● Task details
Without the pictures, write out all the lines below exactly as they appear.

(Transcribed page contents)

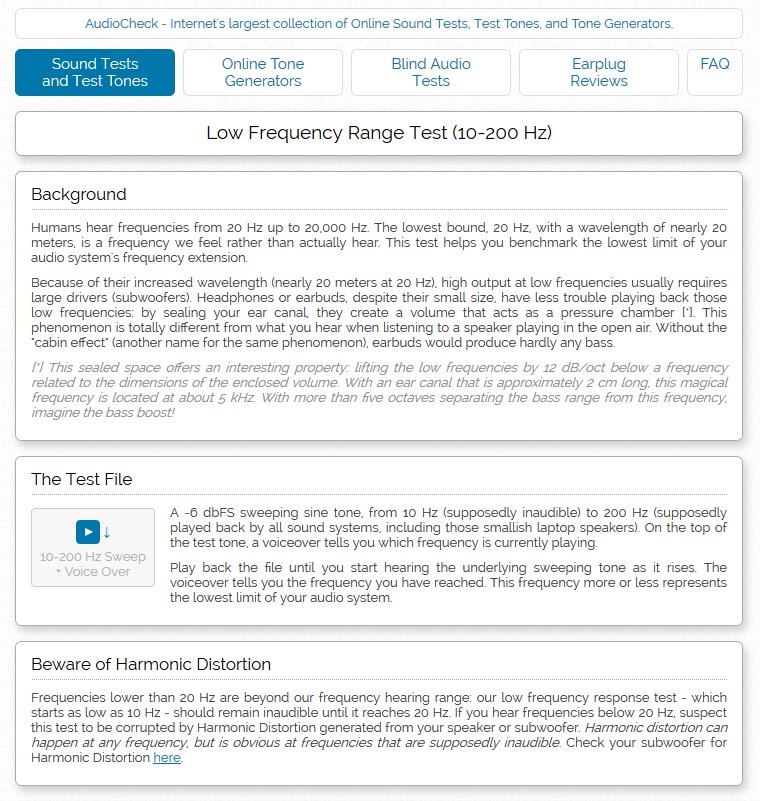 AudioCheck - Internet's largest collection of Online Sound Tests, Test Tones, and Tone Generators.

Sound Tests and Test Tones

Online Tone Generators

Blind Audio Tests

Earplug Reviews

FAQ

Low Frequency Range Test (10-200 Hz)

Background

Humans hear frequencies from 20 Hz up to 20,000 Hz. The lowest bound, 20 Hz, with a wavelength of nearly 20 meters, is a frequency we feel rather than actually hear. This test helps you benchmark the lowest limit of your audio system's frequency extension.

Because of their increased wavelength (nearly 20 meters at 20 Hz), high output at low frequencies usually requires large drivers (subwoofers). Headphones or earbuds, despite their small size, have less trouble playing back those low frequencies: by sealing your ear canal, they create a volume that acts as a pressure chamber [*]. This phenomenon is totally different from what you hear when listening to a speaker playing in the open air. Without the "cabin effect" (another name for the same phenomenon), earbuds would produce hardly any bass.

[*] This sealed space offers an interesting property: lifting the low frequencies by 12 dB/oct below a frequency related to the dimensions of the enclosed volume. With an ear canal that is approximately 2 cm long, this magical frequency is located at about 5 kHz. With more than five octaves separating the bass range from this frequency, imagine the bass boost!

The Test File

10-200 Hz Sweep + Voice Over

A -6 dbFS sweeping sine tone, from 10 Hz (supposedly inaudible) to 200 Hz (supposedly played back by all sound systems, including those smallish laptop speakers). On the top of the test tone, a voiceover tells you which frequency is currently playing.

Play back the file until you start hearing the underlying sweeping tone as it rises. The voiceover tells you the frequency you have reached. This frequency more or less represents the lowest limit of your audio system.

Beware of Harmonic Distortion

Frequencies lower than 20 Hz are beyond our frequency hearing range: our low frequency response test - which starts as low as 10 Hz - should remain inaudible until it reaches 20 Hz. If you hear frequencies below 20 Hz, suspect this test to be corrupted by Harmonic Distortion generated from your speaker or subwoofer. Harmonic distortion can happen at any frequency, but is obvious at frequencies that are supposedly inaudible. Check your subwoofer for Harmonic Distortion here.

● Answer to this exercise
 AudioCheck - Internet's largest collection of Online Sound Tests, Test Tones, and Tone Generators.

Sound Tests and Test Tones

Online Tone Generators

Blind Audio Tests

Earplug Reviews

FAQ

Low Frequency Range Test (10-200 Hz)

Background

Humans hear frequencies from 20 Hz up to 20,000 Hz. The lowest bound, 20 Hz, with a wavelength of nearly 20 meters, is a frequency we feel rather than actually hear. This test helps you benchmark the lowest limit of your audio system's frequency extension.

Because of their increased wavelength (nearly 20 meters at 20 Hz), high output at low frequencies usually requires large drivers (subwoofers). Headphones or earbuds, despite their small size, have less trouble playing back those low frequencies: by sealing your ear canal, they create a volume that acts as a pressure chamber [*]. This phenomenon is totally different from what you hear when listening to a speaker playing in the open air. Without the "cabin effect" (another name for the same phenomenon), earbuds would produce hardly any bass.

[*] This sealed space offers an interesting property: lifting the low frequencies by 12 dB/oct below a frequency related to the dimensions of the enclosed volume. With an ear canal that is approximately 2 cm long, this magical frequency is located at about 5 kHz. With more than five octaves separating the bass range from this frequency, imagine the bass boost!

The Test File

10-200 Hz Sweep + Voice Over

A -6 dbFS sweeping sine tone, from 10 Hz (supposedly inaudible) to 200 Hz (supposedly played back by all sound systems, including those smallish laptop speakers). On the top of the test tone, a voiceover tells you which frequency is currently playing.

Play back the file until you start hearing the underlying sweeping tone as it rises. The voiceover tells you the frequency you have reached. This frequency more or less represents the lowest limit of your audio system.

Beware of Harmonic Distortion

Frequencies lower than 20 Hz are beyond our frequency hearing range: our low frequency response test - which starts as low as 10 Hz - should remain inaudible until it reaches 20 Hz. If you hear frequencies below 20 Hz, suspect this test to be corrupted by Harmonic Distortion generated from your speaker or subwoofer. Harmonic distortion can happen at any frequency, but is obvious at frequencies that are supposedly inaudible. Check your subwoofer for Harmonic Distortion here.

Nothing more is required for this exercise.